> THE PROBLEM
What you return must be exactly the lines from the beginning of the material through the line containing "Cream Ribbed Dual", both included, and no pictures.

> MATERIAL PROVIDED

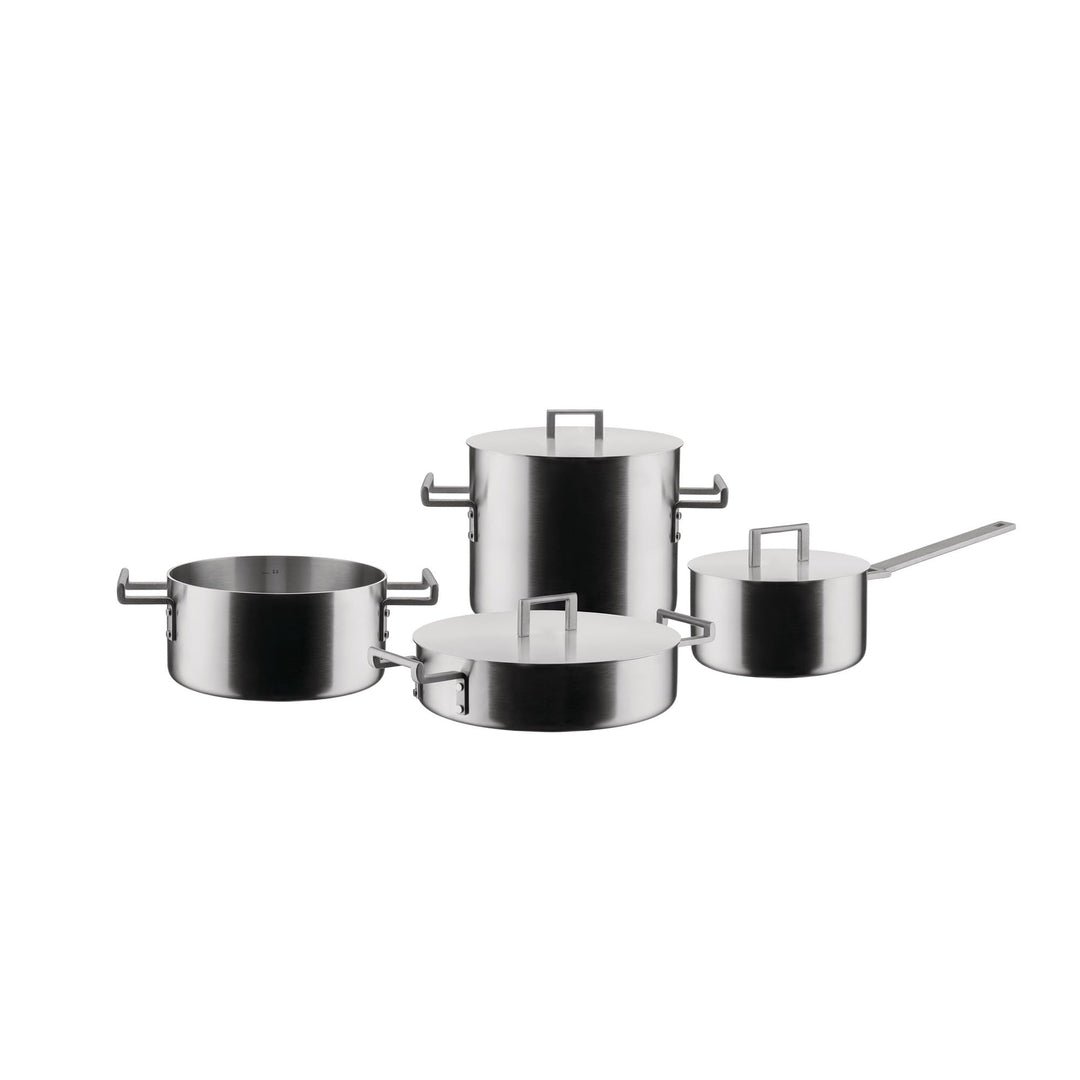 Alessi Convivio DC100S7 - Design Kochgeschirr-Set, Griffe aus Edelstahl 18/10 mit PVD-Beschichtung,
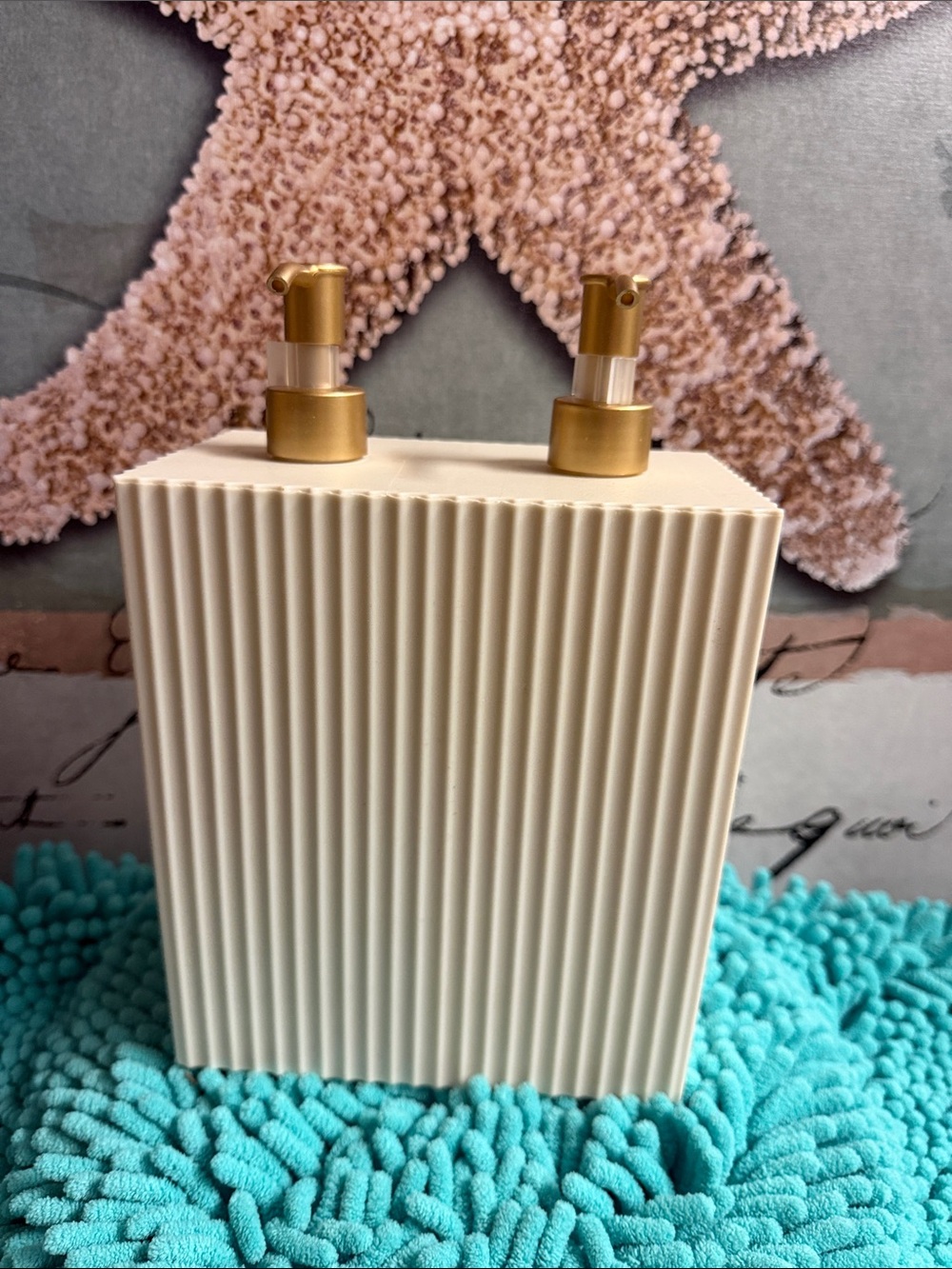 Cream Ribbed Dual Soap Dispenser with Gold Pumps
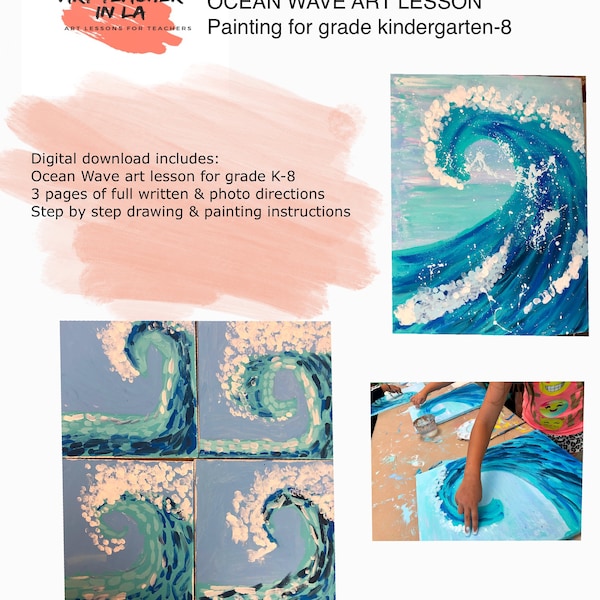 OCEAN WAVE Painting Art Lesson by Art Teacher in LA- Art lesson plans- elementary art- homeschool activities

> ANSWER BOX
 Alessi Convivio DC100S7 - Design Kochgeschirr-Set, Griffe aus Edelstahl 18/10 mit PVD-Beschichtung,
 Cream Ribbed Dual Soap Dispenser with Gold Pumps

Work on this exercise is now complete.